先端に流れへ正面から向いた穴、側面に流れと平行な穴を持つ細い管です。正面では流れが止まって全圧が、側面では勢いの混ざらない静圧が拾われ、二つの差から速さを出します。旅客機の機首の下や風洞の壁から、細い棒のように突き出ているのがそれです。小さな穴が二種類あるだけの、驚くほど単純な部品です。
なぜ起きるか
正面の穴の前で流れは行き止まりになり、勢いの分だけ圧力が上がります。側面の穴のところは流れが素通りするので勢いは加わらず、周りの圧力だけを写します。差し引きで残るのが勢いの分、というわけです。ただしその差は速さの二乗で増えるので、遅いときは値が荒れます。速い流れになるほど、同じ仕組みがよく効くようになります。
どこで見られるか
旅客機、競技用の車、風洞、建物まわりの風の測定、水路の流速計。中身は動圧と静圧そのもので、正面の穴を置く場所がよどみ点です。動く部品がなく壊れにくいので、三百年近く形をあまり変えずに使われ続けてきました。飛行機では何本かを別々の場所に付け、互いの値を突き合わせておかしい一本を見つけます。
勘違いしやすいところ
出てくる値は本当の速さではなく、空気の濃さの影響を受けた指示の速さです。高いところでは実際より小さく出ます。穴が氷や虫、外し忘れた覆いでふさがると値が狂い、実際に事故の原因になってきました。取り付けの角度が少しずれるだけでも差が出るので、見た目ほど気楽な道具ではありません。

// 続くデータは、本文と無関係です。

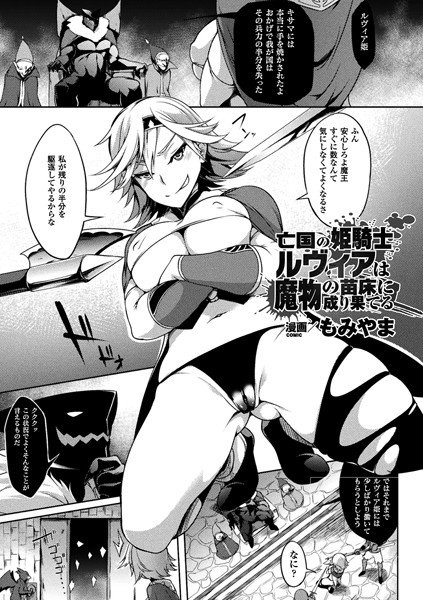 亡国の姫騎士ルヴィアは魔物の苗床に成り果てる（単話） メイン画像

解説動画: 【航空力学】対気速度/とあるP君の勉強日誌
動圧は手に感じる圧力: 対気速度とは、その名のとおり空気に対して飛行機が飛ぶ速さ。使うのはベルヌーイの式で、全圧は静圧と動圧の和として一定になる、という関係。静圧はいわゆる大気圧、動圧は空気が物にぶつかったときに生じる圧力で、走る車の窓から手を出したときに手が受けるあれが動圧だと説明される。
先端で全圧、横穴で静圧: 式を速度について解くと、全圧から静圧を引いた分さえ分かれば対気速度が出る。それを測るのがピトー管で、横から見れば機体に付いた筒。先端で全圧を、横に開いた穴で静圧を測る。横穴は動圧が加わらない位置にあるので静圧だけを拾える。この差が速度計を振らせている。

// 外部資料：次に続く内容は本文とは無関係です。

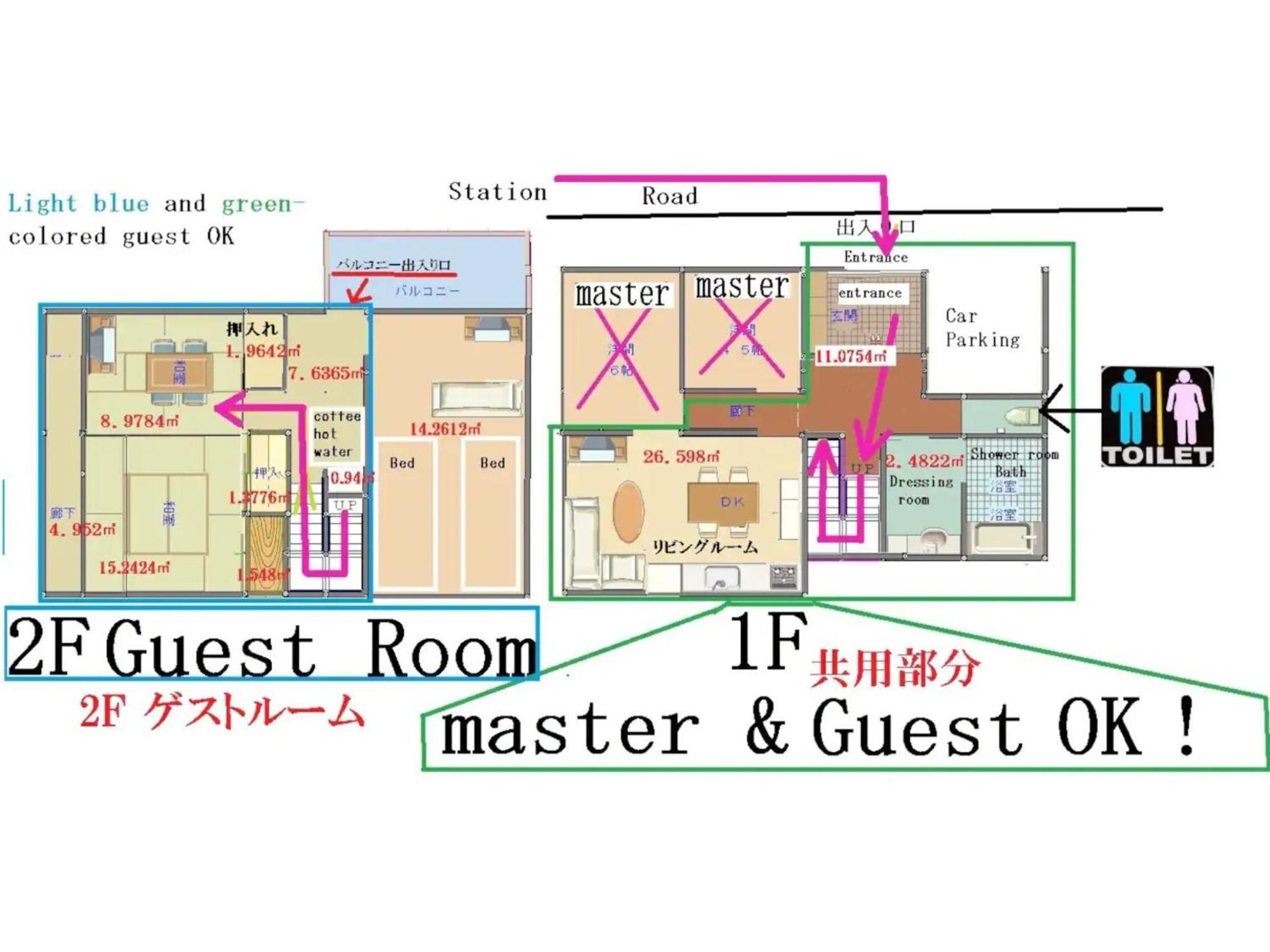 Minpaku Yamamoto - Vacation Stay 13870 Izumiotsu Exterior photo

密度を決め打ちしたEAS: 式には空気密度も入っていて、これは高度と温度で常に変わる。そこで標準大気の海面高度の密度を代表値に固定した速度が等価対気速度(EAS)。EASを一定に保って飛べば動圧が一定になり、飛行機の性能は翼に当たる動圧で決まるので、どの高度でも同じ性能で飛べる。これが最大の利点だという。
計器が示すIASと補正: EASを速度計に出すまでに誤差が乗る。それを表示した値が指示対気速度(IAS)。誤差には計器そのものの器差などがあり、いちばん大きいのが取り付け誤差。機体の姿勢を変えたりフラップを出すとピトー管まわりの流れが変わるためだ。補正した値が較正対気速度(CAS)で、離着陸時のVR(ローテーション速度)のような低速域の規定に使われる。

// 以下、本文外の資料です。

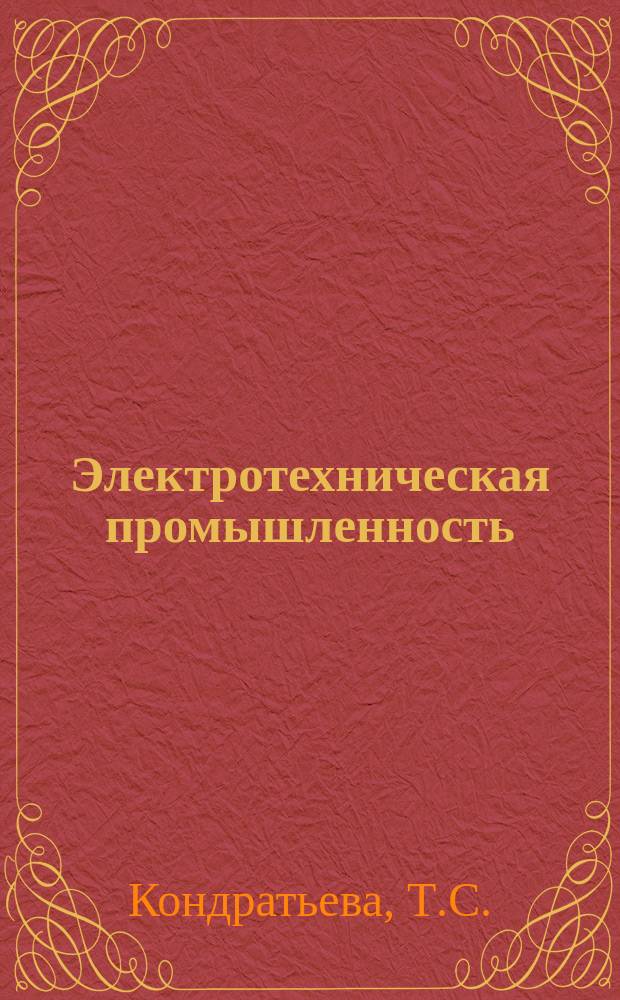 Электротехническая промышленность : Обзор. информ. 1984, Вып.2 : Развитие электротехнической промышленности Франции в 1981-1982 гг.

TASから到着時刻まで: 静止した大気に対する速度が真対気速度(TAS)。高度が上がるほど、気温が上がるほど空気は薄くなるので、同じIASでもTASは大きくなる。目安は1000フィートで3ノットほど(動画も参考程度と断る)。TASに風を足せば対地速度、距離を割れば目的地までの時間、つまりETAが出る、というところまでつながる。